It’s been well-established that gray trousers are a wonderful centerpiece for any professional wardrobe. They pair well with almost anything, come in a variety of materials, and, frankly, just look good. I have four pairs of gray wool trousers and any time I’m not wearing light colored khakis or jeans I’m likely to be seen in them. During my last visit to Carmel, Jim Ockert was kind enough to let me try out a pair of gray trousers from his private label collection. His store has many colorful and unique items but this one is as simple as ever. It still bears the signs of Jim’s touch, but does so subtly. It’s not something that everyone will need to invest in but I think it’s a great high-end staple at a surprisingly good price.
First off, let me describe the fit. I would call it a “classic” slim cut with a rise that is slightly higher that what we see on most trousers these days. The fit is very similar to my Howard Yount flannels, but just a hair fuller and with the higher rise mentioned. The leg opening on a 31 is about 8″ which I find to work well for me. Overall, I think it is an attractive fit that will stand out well between the peg-legged chinos and roomy triple-pleat pants that we generally see in offices today. I also enjoy the classic rise – it feels great and I think that it gives a very “bossy” and masculine look.

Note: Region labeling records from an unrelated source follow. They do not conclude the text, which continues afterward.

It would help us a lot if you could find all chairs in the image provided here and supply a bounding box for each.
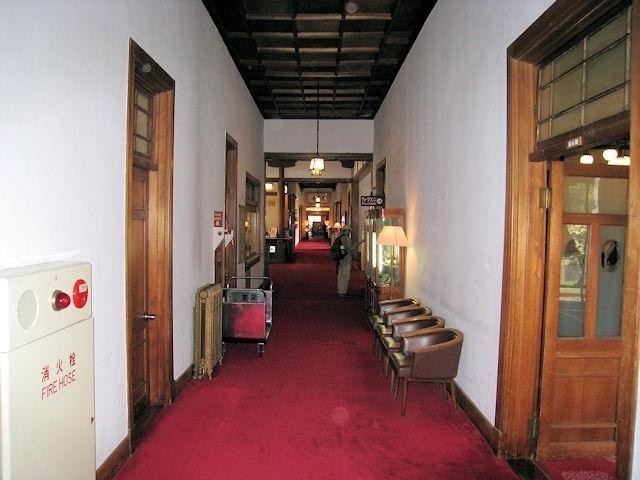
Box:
[369,298,463,417]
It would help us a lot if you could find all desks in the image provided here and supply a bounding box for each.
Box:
[264,235,283,264]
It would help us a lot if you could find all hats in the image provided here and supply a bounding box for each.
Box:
[343,226,352,231]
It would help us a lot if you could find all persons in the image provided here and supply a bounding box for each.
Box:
[334,224,355,298]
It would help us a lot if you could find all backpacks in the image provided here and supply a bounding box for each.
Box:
[332,234,347,261]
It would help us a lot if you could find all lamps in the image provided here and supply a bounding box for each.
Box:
[603,148,618,162]
[377,225,409,300]
[303,221,310,240]
[315,188,321,203]
[580,149,594,165]
[325,221,342,236]
[309,80,325,176]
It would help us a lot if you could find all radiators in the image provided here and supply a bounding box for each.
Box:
[193,284,223,380]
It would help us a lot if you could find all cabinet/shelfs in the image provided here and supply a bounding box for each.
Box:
[364,208,405,317]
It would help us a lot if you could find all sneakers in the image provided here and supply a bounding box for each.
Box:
[337,292,352,298]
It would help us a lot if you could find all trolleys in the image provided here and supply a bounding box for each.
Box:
[221,276,273,356]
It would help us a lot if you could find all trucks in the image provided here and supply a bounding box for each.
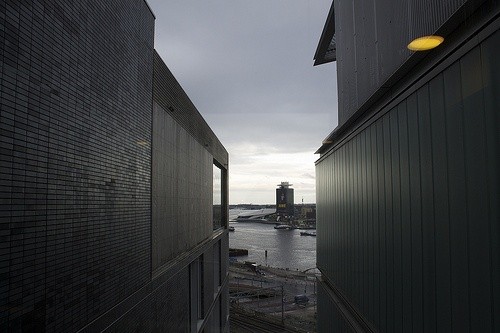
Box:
[245,261,261,272]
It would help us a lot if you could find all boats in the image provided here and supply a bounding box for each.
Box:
[300,231,316,237]
[229,225,235,231]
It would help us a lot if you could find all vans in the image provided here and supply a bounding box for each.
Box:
[295,294,309,304]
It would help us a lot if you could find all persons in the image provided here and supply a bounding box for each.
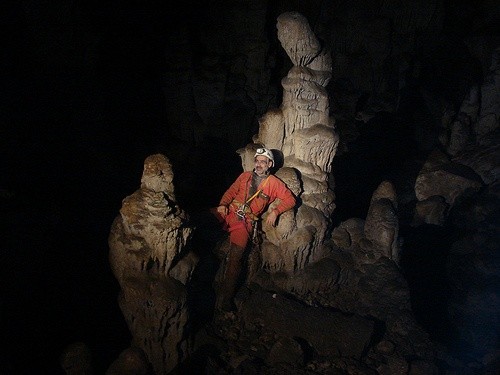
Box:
[188,148,296,314]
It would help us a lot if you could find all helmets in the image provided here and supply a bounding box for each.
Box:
[254,148,274,168]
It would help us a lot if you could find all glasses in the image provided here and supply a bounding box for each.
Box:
[254,160,268,164]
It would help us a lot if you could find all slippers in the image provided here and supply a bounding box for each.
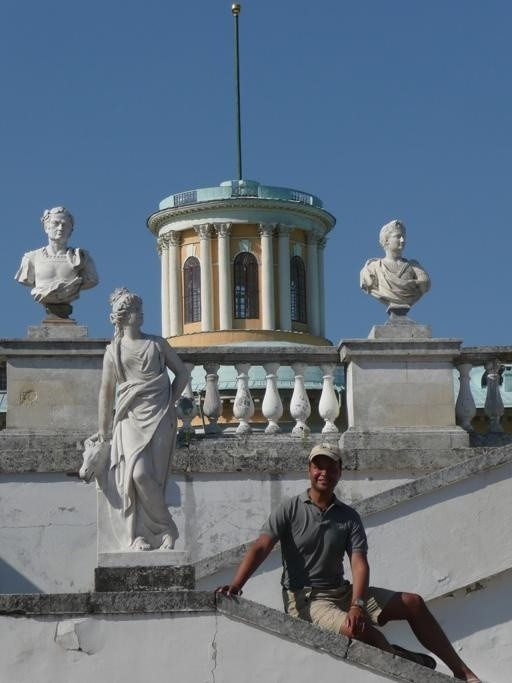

The fabric and construction are where we really begin to see the details that Jim is known for. The waistband and pockets of the pants are lined with cotton poplin and oxford shirting fabric for a soft feel and attractive look (although it will not often be seen). All the interior seams are taped with oxford fabric as well. Like most high-quality trousers, these feature a split waistband in order to easily accommodate waist adjustments. The fabric is a lightweight, mid-gray worsted wool. It’s very soft and springy, allowing it to resist wrinkles, drape well, and hold a crease for a long time. As you would expect from Jim’s products, the pants are made in the USA. All in all, these pants work so well because they aren’t trying to be anything but a well-made staple. All the thought and hard work go in to the materials, construction and fit, not any trendy details or unnecessary hardware. This is the kind of trouser you could wear 3 days per week all year.
Although the trousers aren’t cheap, they’re less expensive than I was expecting and sit well in the range of other popular options. Similar trousers from Howard Yount come in around $170-200, and Epaulet often ranges from $195-250. At $250, the Khaki’s of Carmel trousers represent a high-quality staple that, although it is an investment for most of us, costs hundreds less than equivalents from other luxury brands like Incotex, Luciano Barbera, and Cucinelli. It’s also worth mentioning that Jim’s famed dress khakis are also available online. They feature a similar cut and construction, but with a sturdy cotton twill. I have only tried them on briefly but they look great and would make a solid alternative to these dress slacks (and they look pretty great on Gus).
I’d like to thank Jim again for letting me try out some of the new items in his store. I know that he puts a lot of thought and hard work into designing and creating the items that bear his company’s name, and I’m very privileged to experience the finished product firsthand. There is some truly exceptional stuff coming this fall, and I look forward to seeing the final products in the coming months.